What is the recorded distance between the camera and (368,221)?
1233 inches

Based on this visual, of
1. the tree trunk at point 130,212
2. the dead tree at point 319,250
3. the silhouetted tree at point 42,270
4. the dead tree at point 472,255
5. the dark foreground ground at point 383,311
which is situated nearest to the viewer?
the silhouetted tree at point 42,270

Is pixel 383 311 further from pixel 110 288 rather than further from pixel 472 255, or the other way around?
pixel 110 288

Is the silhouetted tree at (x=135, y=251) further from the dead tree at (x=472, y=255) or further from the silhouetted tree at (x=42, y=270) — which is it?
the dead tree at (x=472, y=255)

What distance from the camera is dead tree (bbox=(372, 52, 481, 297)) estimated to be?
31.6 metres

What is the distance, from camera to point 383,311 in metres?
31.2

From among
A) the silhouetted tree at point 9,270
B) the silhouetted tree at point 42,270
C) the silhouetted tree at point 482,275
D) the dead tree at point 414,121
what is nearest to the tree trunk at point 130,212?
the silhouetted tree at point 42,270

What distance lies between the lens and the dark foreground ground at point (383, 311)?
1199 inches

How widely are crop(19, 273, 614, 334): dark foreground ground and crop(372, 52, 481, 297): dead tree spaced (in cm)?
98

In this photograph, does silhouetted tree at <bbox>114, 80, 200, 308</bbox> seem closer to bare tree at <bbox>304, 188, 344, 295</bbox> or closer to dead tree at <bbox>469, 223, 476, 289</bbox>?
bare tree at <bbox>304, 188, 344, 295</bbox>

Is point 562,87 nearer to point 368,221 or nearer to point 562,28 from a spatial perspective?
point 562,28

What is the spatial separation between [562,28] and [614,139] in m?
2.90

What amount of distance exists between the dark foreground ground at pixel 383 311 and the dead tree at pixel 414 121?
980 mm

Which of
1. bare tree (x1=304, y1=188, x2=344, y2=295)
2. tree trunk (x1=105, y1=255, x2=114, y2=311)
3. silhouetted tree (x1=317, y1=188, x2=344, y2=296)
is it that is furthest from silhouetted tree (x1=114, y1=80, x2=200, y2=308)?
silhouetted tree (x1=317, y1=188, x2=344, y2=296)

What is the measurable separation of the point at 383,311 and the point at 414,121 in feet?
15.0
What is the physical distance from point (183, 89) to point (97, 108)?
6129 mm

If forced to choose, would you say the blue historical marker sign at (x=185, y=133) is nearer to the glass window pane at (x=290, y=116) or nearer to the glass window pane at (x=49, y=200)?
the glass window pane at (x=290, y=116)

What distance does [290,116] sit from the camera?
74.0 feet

---

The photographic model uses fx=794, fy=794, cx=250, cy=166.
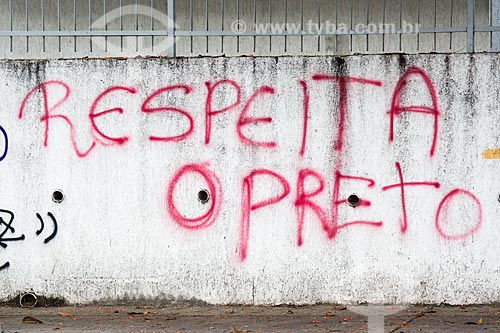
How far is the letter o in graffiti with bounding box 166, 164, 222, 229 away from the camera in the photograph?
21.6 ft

--

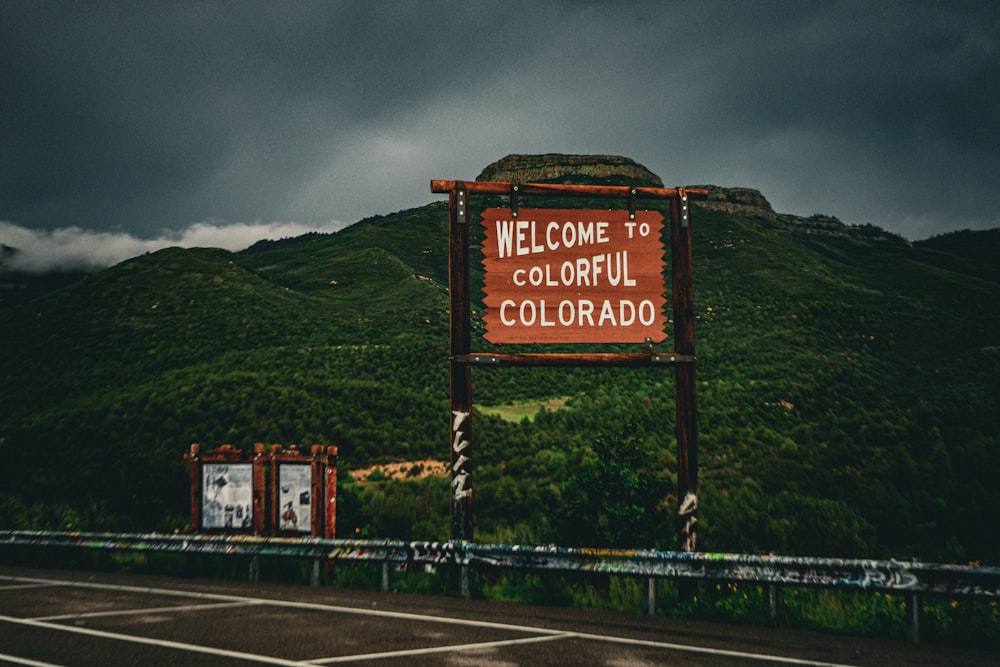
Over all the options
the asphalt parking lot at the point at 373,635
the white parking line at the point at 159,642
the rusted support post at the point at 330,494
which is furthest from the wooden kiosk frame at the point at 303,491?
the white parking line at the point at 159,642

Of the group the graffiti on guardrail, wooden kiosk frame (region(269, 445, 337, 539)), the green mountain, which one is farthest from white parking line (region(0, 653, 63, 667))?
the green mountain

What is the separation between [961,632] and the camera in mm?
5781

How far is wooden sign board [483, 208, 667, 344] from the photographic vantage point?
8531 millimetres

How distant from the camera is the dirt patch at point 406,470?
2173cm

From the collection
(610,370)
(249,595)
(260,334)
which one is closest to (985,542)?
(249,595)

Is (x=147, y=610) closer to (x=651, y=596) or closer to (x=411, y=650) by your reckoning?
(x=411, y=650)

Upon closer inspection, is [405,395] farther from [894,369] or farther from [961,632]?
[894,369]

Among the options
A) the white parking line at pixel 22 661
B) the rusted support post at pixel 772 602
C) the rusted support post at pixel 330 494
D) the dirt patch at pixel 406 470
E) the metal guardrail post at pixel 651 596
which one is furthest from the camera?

• Aufgabenstellung:
Suche aus den Einträgen oben jede Zeile heraus, in der das Wort „support“ vorkommt, und gib diese Zeilen vollständig wieder. Groß- und Kleinschreibung sind dabei zu beachten.

• Lösung der Aufgabe:
the rusted support post at the point at 330,494
B) the rusted support post at pixel 772 602
C) the rusted support post at pixel 330 494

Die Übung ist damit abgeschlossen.